##### Given data
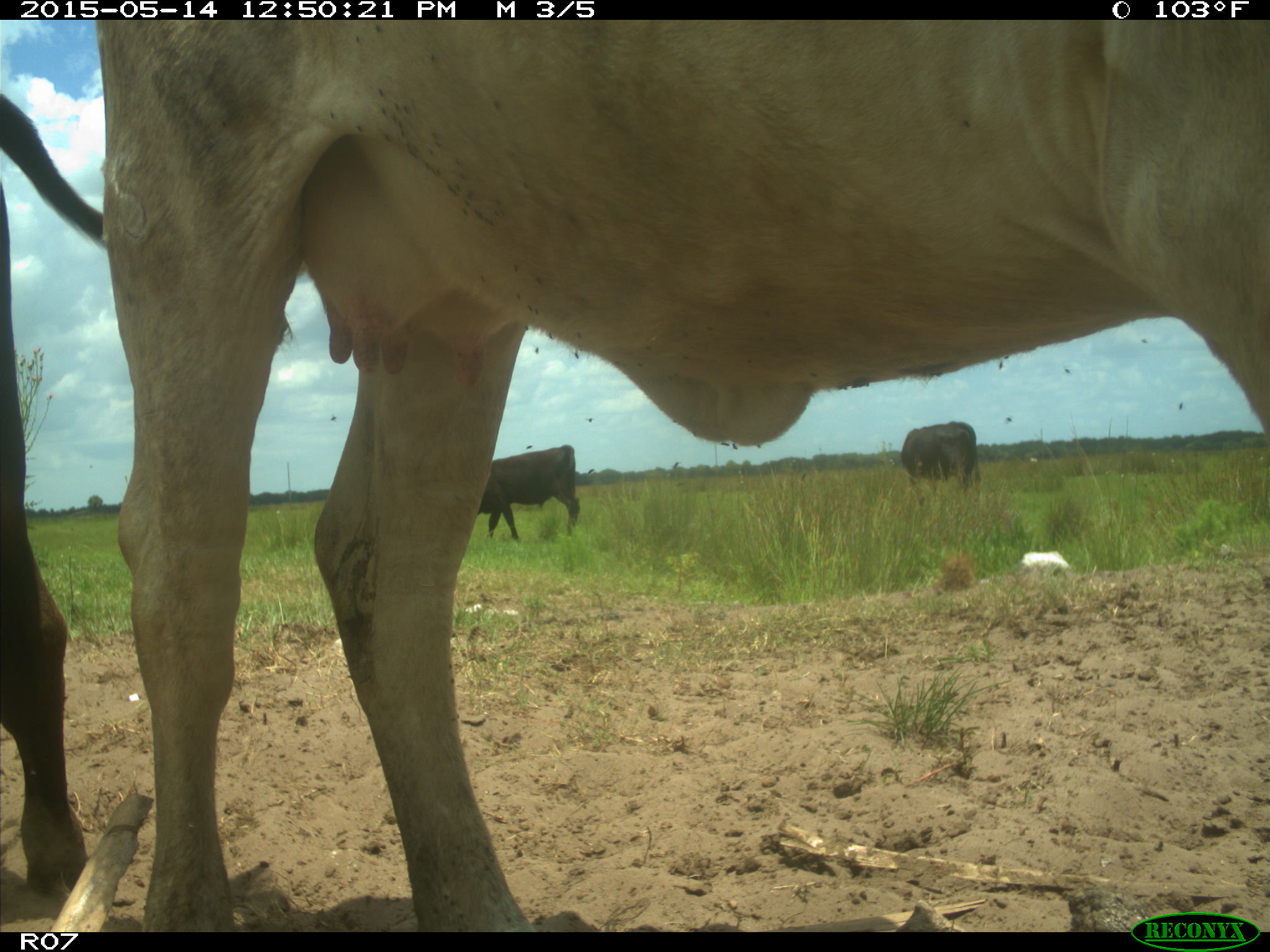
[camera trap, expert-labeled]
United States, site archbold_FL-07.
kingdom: Animalia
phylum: Chordata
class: Mammalia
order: Artiodactyla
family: Bovidae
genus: Bos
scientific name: Bos taurus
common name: domestic cow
Bos taurus (domestic cow).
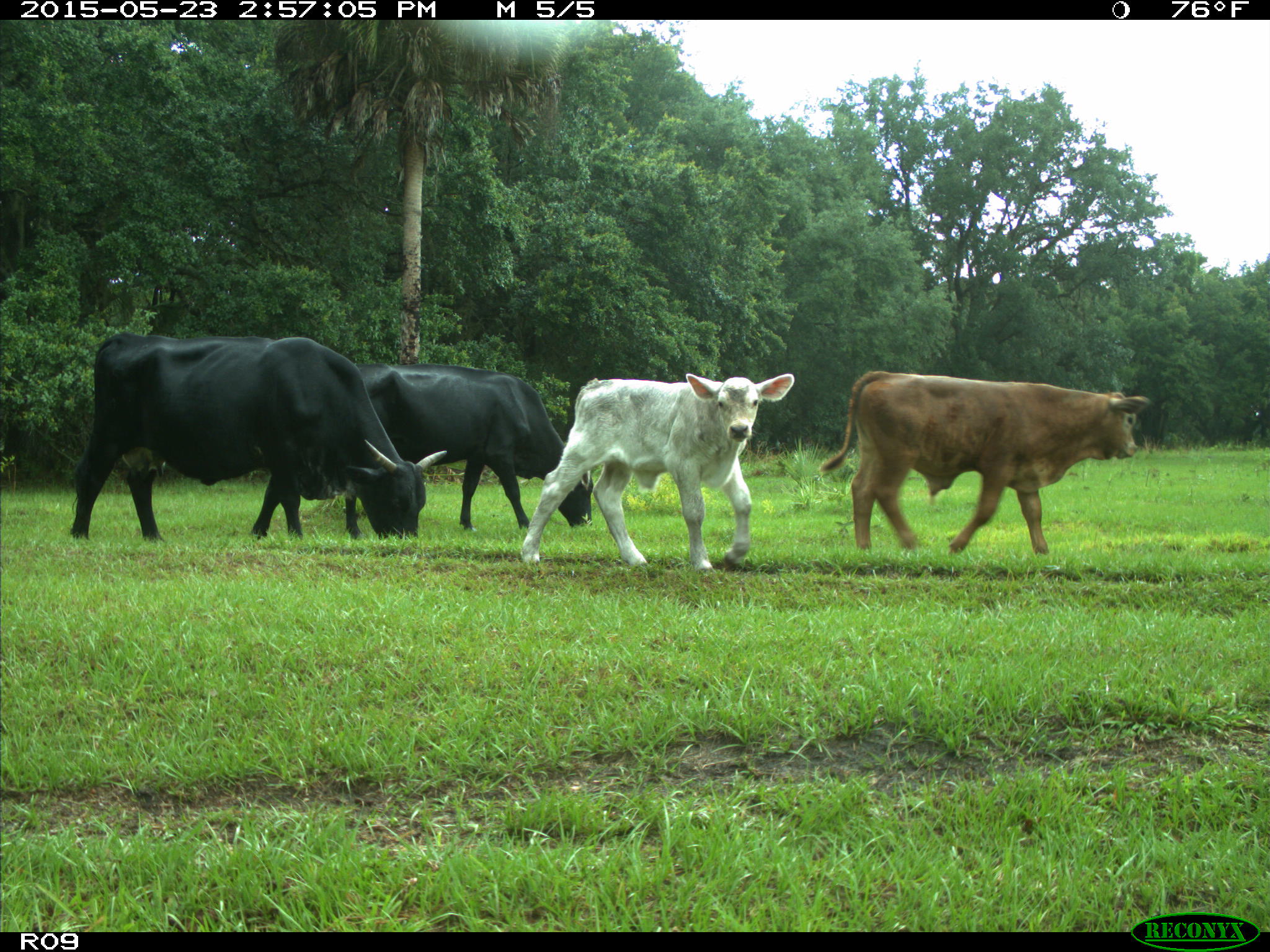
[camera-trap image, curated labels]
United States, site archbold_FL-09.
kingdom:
##########
#### What this task involves
For the word "site", find every line in the data that holds it and copy that line.

#### Your solution
United States, site archbold_FL-07.
United States, site archbold_FL-09.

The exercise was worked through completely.